I looked down to see that it was not only all over my hands, but also on my new belt, my jeans, and it was making it’s way onto one of my favorite shirts. I couldn’t do or touch anything safely.
I paused for a minute and looked out the window. I had just been thinking how easy this whole thing was and now I wondered when it was going to get hard. Maybe now?
Friday, August 28, 2009
Week One To Do, exactly in this order:
1) Get tattoo fixed
2) Create space for self-actualization [apply for jobs I like]
3) Meet with best friend to talk about polyamory
4) Look at some houses - find a storage unit - move out of current house
5) Make sure cat has a place to live while I see the country by RV for a few months (maybe she can come with me if I’m in an RV??? She would like that)
6) Stay single
They say it takes Saturn about 29.5 years to return to where it was when a person was born.

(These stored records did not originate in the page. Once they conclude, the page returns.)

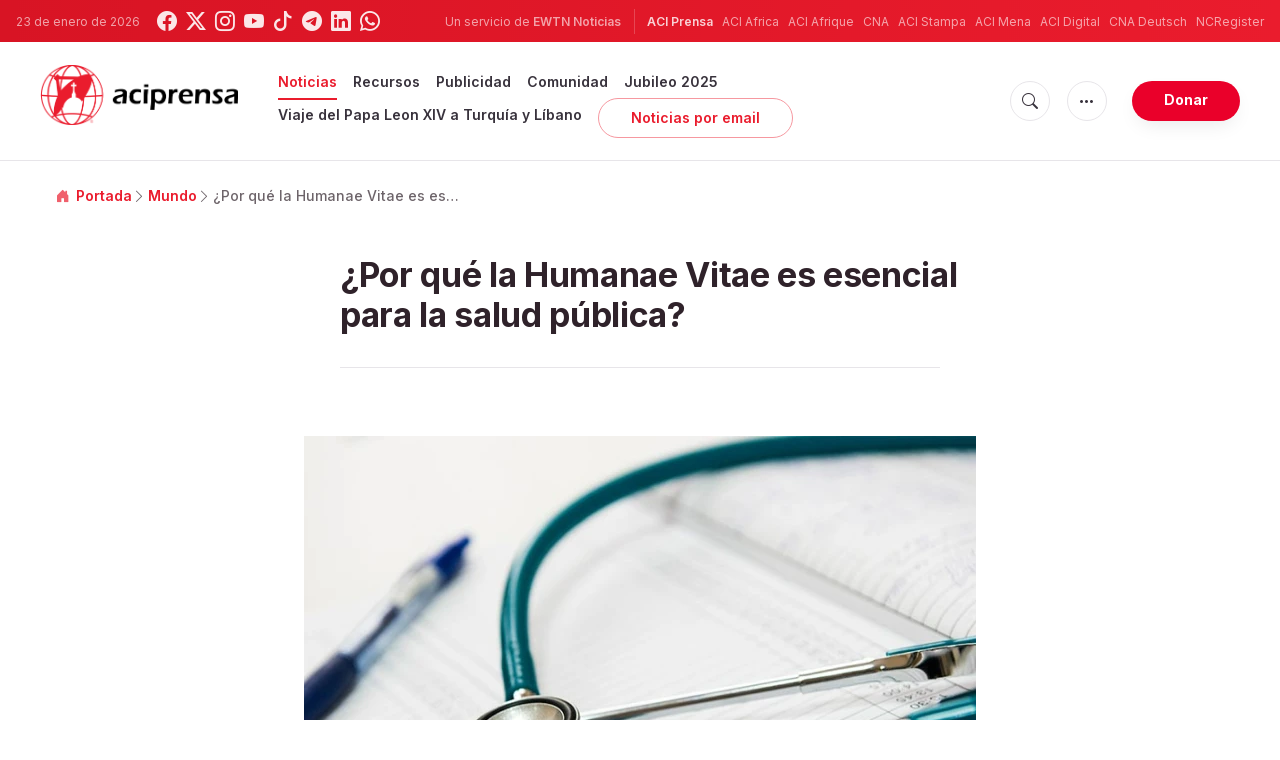

--- FILE ---
content_type: text/html; charset=utf-8
request_url: https://www.google.com/recaptcha/api2/aframe
body_size: 267
content:
<!DOCTYPE HTML><html><head><meta http-equiv="content-type" content="text/html; charset=UTF-8"></head><body><script nonce="IHqb31UZzTuxs0lhP_5NFw">/** Anti-fraud and anti-abuse applications only. See google.com/recaptcha */ try{var clients={'sodar':'https://pagead2.googlesyndication.com/pagead/sodar?'};window.addEventListener("message",function(a){try{if(a.source===window.parent){var b=JSON.parse(a.data);var c=clients[b['id']];if(c){var d=document.createElement('img');d.src=c+b['params']+'&rc='+(localStorage.getItem("rc::a")?sessionStorage.getItem("rc::b"):"");window.document.body.appendChild(d);sessionStorage.setItem("rc::e",parseInt(sessionStorage.getItem("rc::e")||0)+1);localStorage.setItem("rc::h",'1769228913122');}}}catch(b){}});window.parent.postMessage("_grecaptcha_ready", "*");}catch(b){}</script></body></html>

--- FILE ---
content_type: text/javascript;charset=utf-8
request_url: https://www.intensedebate.com/idc/js/comment-func.php?token=yCtzPUoRdbEVx8MCuYSZU0UCr3W3PASt&blogpostid=689503083&time=1769228913078
body_size: 152
content:
IDC.load_js( 'https://r-login.wordpress.com/remote-login.php?action=script_redirect&url_hash=e91ff43e1c0ddf8f0cbe0878c709a153&id=intensedebate&url=https%3A%2F%2Fwww.intensedebate.com%2Fidc%2Fjs%2Fcomment-func.php%3Fblogpostid%3D689503083%26token%3DyCtzPUoRdbEVx8MCuYSZU0UCr3W3PASt%26return%3Dtrue' );

--- FILE ---
content_type: application/javascript
request_url: https://intensedebate.com/js/genericCommentWrapper2.php?acct=0c600d1818619958e6df843fb3a5ccbf&postid=https%3A%2F%2Fwww.aciprensa.com%2Fnoticias%2F68957%2Fpor-que-la-humanae-vitae-es-esencial-para-la-salud-publica&title=Humanae%20Vitae%3A%20%C2%BFPor%20qu%C3%A9%20es%20esencial%20para%20la%20salud%20p%C3%BAblica%3F%20%7C%20ACI%20Prensa&url=https%3A%2F%2Fwww.aciprensa.com%2Fnoticias%2F68957%2Fpor-que-la-humanae-vitae-es-esencial-para-la-salud-publica
body_size: 724
content:
if (!window['ID___Nonce']){window.ID___Nonce='63d7d1b67fe3d104902aaecafc3bca897f2288ab4a773f479c2a3721782c4706|1769228908';}if (!window['ID___Acct']){window.ID___Acct='0c600d1818619958e6df843fb3a5ccbf';}var IDCommentScript=document.createElement("script");IDCommentScript.type="text/javascript";IDCommentScript.src = "https://intensedebate.com/comment/0c600d1818619958e6df843fb3a5ccbf/generic/689503083";var theScripts=document.getElementsByTagName("script");if(document.readyState&&document.readyState!='complete'){if(window.addEventListener){window.addEventListener("load",attachScript,false);}else if(window.attachEvent){window.attachEvent('onload',attachScript);}}else attachScript();function attachScript(){if(typeof(idcomments_div)=="undefined"){if(document.getElementById('idc-container')){document.getElementById('idc-container').parentNode.insertBefore(IDCommentScript,document.getElementById('idc-container'));}else{var found=false;for(var i=0;i<theScripts.length;i++){if(theScripts[i].src.indexOf('genericCommentWrapper.js')>=0||theScripts[i].src.indexOf('genericCommentWrapperV2.js')>=0){var found=true;var theDiv=document.createElement("div");theDiv.id="idc-container";theScripts[i].parentNode.insertBefore(theDiv,theScripts[i]);theScripts[i].parentNode.insertBefore(IDCommentScript,theScripts[i]);break;}}if(found==false){setTimeout("attachScript(IDCommentScript);",100);}}}else{if(document.getElementById(idcomments_div)){var theDiv=document.createElement("div");theDiv.id="idc-container";document.getElementById(idcomments_div).appendChild(theDiv);document.getElementById(idcomments_div).appendChild(IDCommentScript);}else{alert("A div with id '"+idcomments_div+"' could not be found.  Please double check this is set correctly.");}}}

At the time this happens, a person goes through a major change or shift in some way. It’s like a mini collapsing-in of a person’s world, or mere aspects of it, so that she can build it back up on her own terms - and possibly / hopefully - with better foundations.
Thursday, August 27, 2009
I don’t know why we happened upon one another, I don’t have to know why.
Maybe it’s just so simple that we are here to appreciate one another.

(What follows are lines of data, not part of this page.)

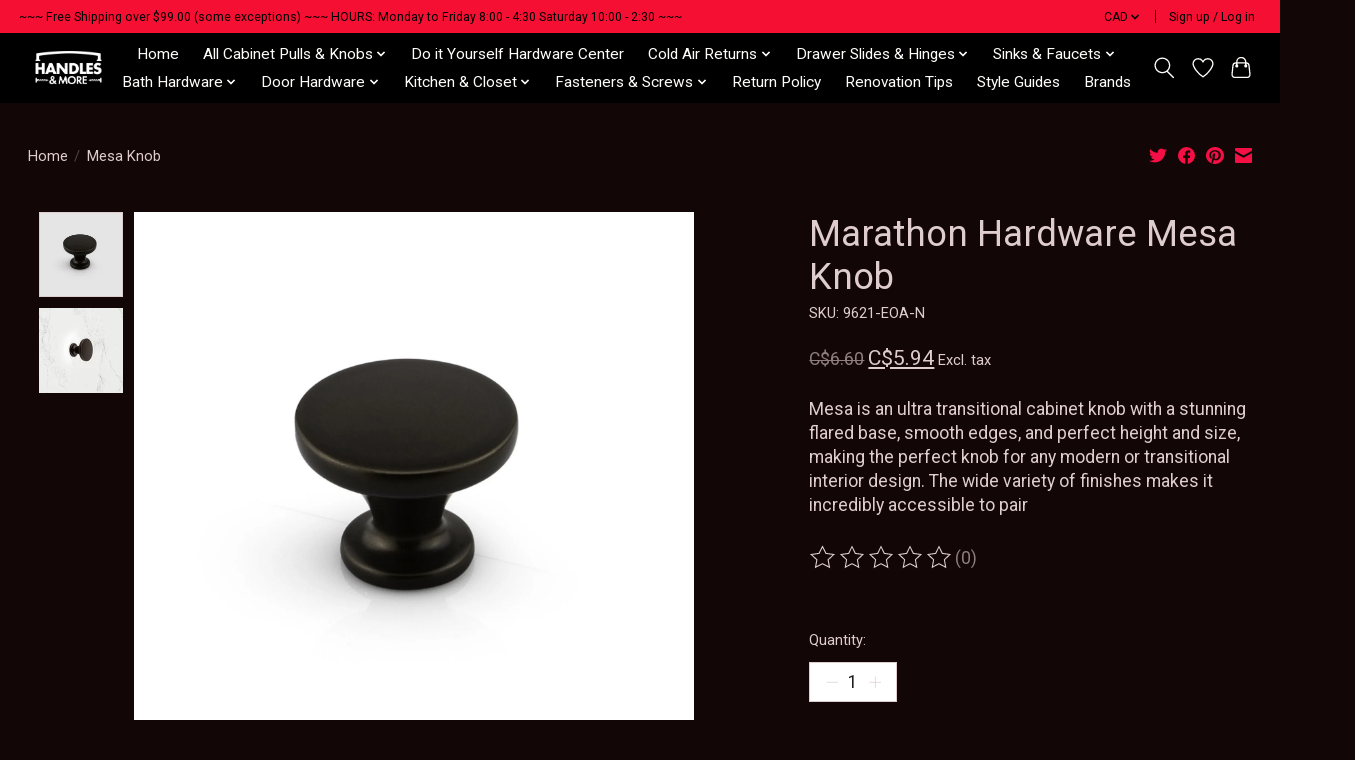

--- FILE ---
content_type: text/css; charset=UTF-8
request_url: https://cdn.shoplightspeed.com/shops/642530/themes/19170/assets/custom.css?20260102051619
body_size: 669
content:
/* 20260102051528 - v2 */
.gui,
.gui-block-linklist li a {
  color: #ffffff;
}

There probably aren’t enough instances in this world in which we are purely in appreciation and gratitude for our fellow friends, family, lovers.

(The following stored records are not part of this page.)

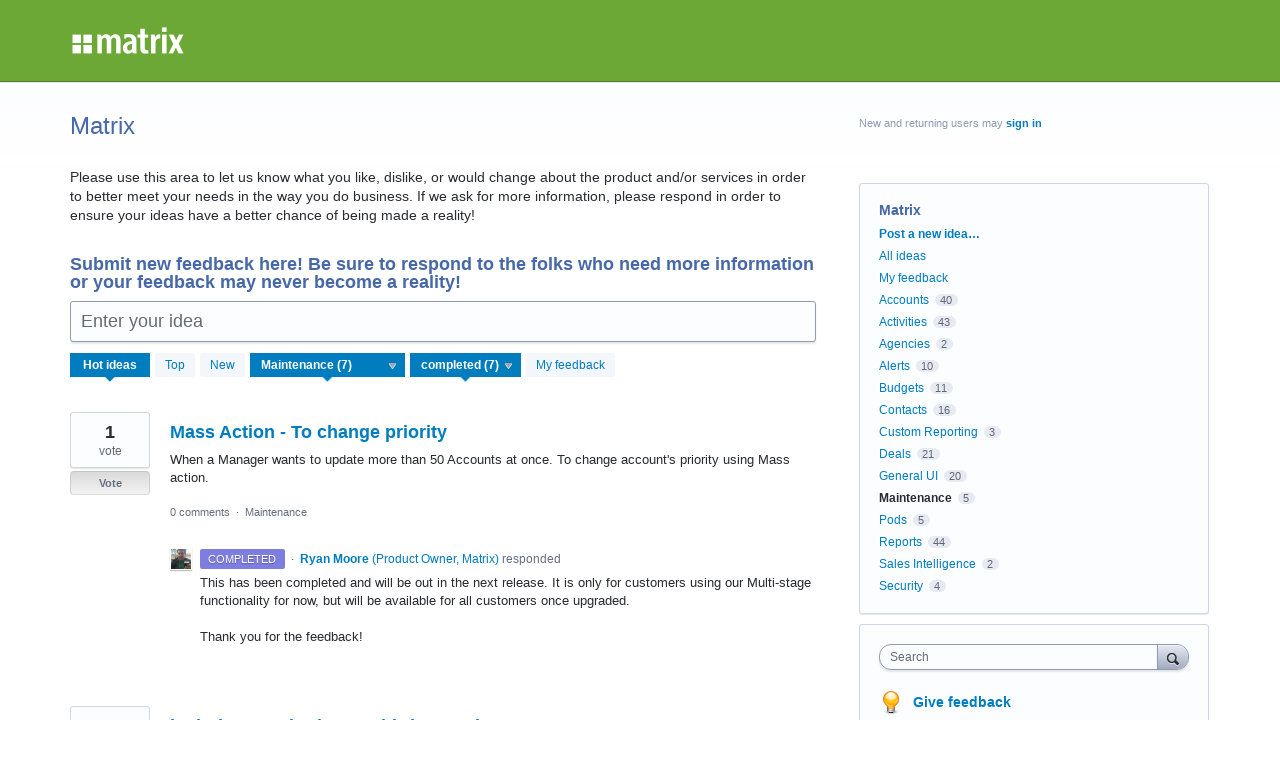

--- FILE ---
content_type: application/javascript; charset=utf-8
request_url: https://by2.uservoice.com/t2/104495/portal/track.js?_=1768613335708&s=0&c=__uvSessionData0
body_size: -42
content:
__uvSessionData0({"uvts":"94409b4e-9470-4ee7-5a0c-be03b32ba9c1"});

Wouldn’t that be wonderful….if the only expectation we have for one another is that we appreciate each other and have gratitude for the others' presence in the world.
Tuesday, August 25, 2009
I have never really missed anyone before.
I think it must be because I have always jumped into things (relationships and friendships alike) with both feet and all my baggage (literally and figuratively) – and when the desire and lust and fun were all over, I was done. I could not possibly miss them.
Monday, August 24, 2009
I have a new love coach. His name is Jerry.
All he did was this:
He walked into my store and smiled.
I was hooked before he even said a word.
"I'm looking for something to wear to my wedding next weekend," he said.
"I need something long and flowing, like what people wear when they get married on the beach. A long white shirt and linen pants."
I asked if he was getting married on the beach but he said no.
He is getting married in Greeley. If you know Greeley, you know it is the farthest thing from the beach setting I was imagining there is.
Also, not exactly the profound location I would have expected my love coach to be from.